Comparison of optimized DAB substrates with commercial formulations via dot blot assay (a,b) and in 96-well plates (c,d). (a) Location of Bi-BSA spots in the wells. (b) Direct Bi-BSA detection by PB@Gel/Str in white polystyrene plates. (c) Absorbance of substrates at 470 and 800 nm after the addition of PB@Gel/Str. (d) Absorbance of substrates at 470 and 800 nm in the absence of nanozymes.
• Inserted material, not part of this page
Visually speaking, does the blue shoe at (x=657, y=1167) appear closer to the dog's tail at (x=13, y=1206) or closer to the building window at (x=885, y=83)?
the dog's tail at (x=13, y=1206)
Substrates for (b–d): C1–200 mM Na-acetate buffer with 0.54 mg/mL DAB, 1 mM DTPA, 50 mM imidazole, and 0.03% H₂O₂, pH 5; C2–200 mM Na-acetate buffer with 0.54 mg/mL DAB, 1 mM DTPA, 50 mM imidazole, and 0.1% H₂O₂, pH 5; 3–33 mM Na-citrate buffer with 1.5 M NaCl, pH 6, 1 mg/mL DAB, 0.1% H₂O₂; 4–33 mM Na-citrate buffer with 1.5 M NH₄Cl, pH 7, 1 mg/mL DAB, 0.1% H₂O₂; 5–30 mM HEPES–HCl buffer with 3 mM Na-citrate and 1.5 M NaCl, pH 7, 1 mg/mL DAB, 0.1% H₂O₂. Mean ± SD, n = 3.

Figure 7

Immunohistochemical staining of pancreatic islets with horseradish peroxidase (a,d) and Prussian Blue nanoparticles (b,e–g). (c) Data on staining intensity obtained after digital processing of histological images taken with different DAB solutions (BG—background). Commercial DAB solution (a–d) or 100 mM Na-citrate buffer with 1 mg/mL DAB, 1 and 0.1% H₂O₂, pH 3 (e), pH 5 (f), or pH 6 (g) were used for staining.

Figure 8

(a–c) Dot blot assay of IgG against SARS-CoV-2 spike protein (two spots of spike protein) in pooled human sera obtained from seronegative (−) individuals (dilution 1:100) and seropositive (+) individuals (dilution 1:100 and 1:1000). Bi-BSA and hIgG were used as positive controls, while BSA served as the negative control (one spot for each). (a) Schemes of the assay are provided for each spot. (b) Test strips. (c) Quantitative analysis of spot intensity. (d) SDS-PAGE of BSA, Bi-BSA, IgG from human serum (hIgG), and mouse monoclonal IgG2a (mIgG). Coomassie Brilliant blue staining. The molecular weight values of protein markers are given. (e) Western blotting of the same samples.